Transforming Solar Energy with Solution-Processed Materials
Thin-film solar cells made from solution-processed crystalline materials are promising alternatives to silicon wafers, the core component that converts light into electricity in most solar panels today. Manufacturing silicon wafers requires high temperatures and specialized facilities. By contrast, thin-film solar cells made with crystalline materials such as metal halide perovskites (MHPs) and hybrid Ruddlesden-Popper phases (HRPPs) could be mass produced using low-cost solution processing in standard laboratory conditions. But the compositional and processing complexities are potentially overwhelming. With all the possible combinations of chemical components and assembly pathways, solution processing could produce millions of distinct MHP and HRPP thin films—each with potentially different chemical and electronic properties.

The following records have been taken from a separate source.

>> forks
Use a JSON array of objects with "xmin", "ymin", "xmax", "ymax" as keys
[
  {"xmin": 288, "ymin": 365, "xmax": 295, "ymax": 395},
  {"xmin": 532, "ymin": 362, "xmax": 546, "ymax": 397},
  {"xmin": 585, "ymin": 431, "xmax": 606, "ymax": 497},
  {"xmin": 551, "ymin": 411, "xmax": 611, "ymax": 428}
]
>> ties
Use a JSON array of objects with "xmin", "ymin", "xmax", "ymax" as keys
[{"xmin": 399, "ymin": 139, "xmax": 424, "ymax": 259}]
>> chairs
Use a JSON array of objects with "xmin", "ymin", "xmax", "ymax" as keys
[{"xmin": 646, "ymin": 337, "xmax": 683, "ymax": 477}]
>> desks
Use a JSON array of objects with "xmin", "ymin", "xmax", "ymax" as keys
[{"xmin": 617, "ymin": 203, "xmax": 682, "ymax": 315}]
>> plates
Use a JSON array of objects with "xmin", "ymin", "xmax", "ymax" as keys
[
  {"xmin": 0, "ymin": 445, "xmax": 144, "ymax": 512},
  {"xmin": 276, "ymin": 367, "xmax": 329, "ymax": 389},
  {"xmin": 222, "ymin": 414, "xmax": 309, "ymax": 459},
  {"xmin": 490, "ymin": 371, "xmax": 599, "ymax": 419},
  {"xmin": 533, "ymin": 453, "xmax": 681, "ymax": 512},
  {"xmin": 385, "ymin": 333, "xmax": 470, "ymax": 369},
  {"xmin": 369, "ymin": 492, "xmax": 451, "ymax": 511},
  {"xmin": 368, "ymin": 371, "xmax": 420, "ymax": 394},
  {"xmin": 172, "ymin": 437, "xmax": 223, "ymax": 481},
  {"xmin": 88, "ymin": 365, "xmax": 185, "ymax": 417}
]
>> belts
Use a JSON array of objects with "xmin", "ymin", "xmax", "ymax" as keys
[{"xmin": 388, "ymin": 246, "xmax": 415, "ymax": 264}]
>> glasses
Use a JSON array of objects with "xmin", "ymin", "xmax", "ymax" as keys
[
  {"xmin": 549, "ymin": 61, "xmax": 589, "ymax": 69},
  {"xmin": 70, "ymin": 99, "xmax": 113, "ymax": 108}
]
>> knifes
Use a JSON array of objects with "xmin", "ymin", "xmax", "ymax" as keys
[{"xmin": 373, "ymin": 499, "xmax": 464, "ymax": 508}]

How can chemists identify the components and pathways that will optimize MHP and HRPP thin films for solar energy devices?
Lara A. Estroff, Materials Science and Engineering, is leading a multidisciplinary, multi-institutional team to build an innovative materials design process—using new and existing machine-learning tools—that will accelerate development of MHPs, HRPPs, and other solution-processed crystalline energy materials. The researchers’ three interrelated objectives are to 1) decipher crystallization and assembly pathways of solution-processed materials as a function of solution chemistry, processing variables, and substrates; 2) engineer materials with tailor-made electronic and ionic conductivities; and 3) design efficient, stable, reproducible, and scalable devices.
This research will generate a design process broadly applicable to many solution-processed materials systems. The results could transform the United States solar industry by developing stable and reproducible devices made from earth-abundant components, using low-cost, low-energy methods.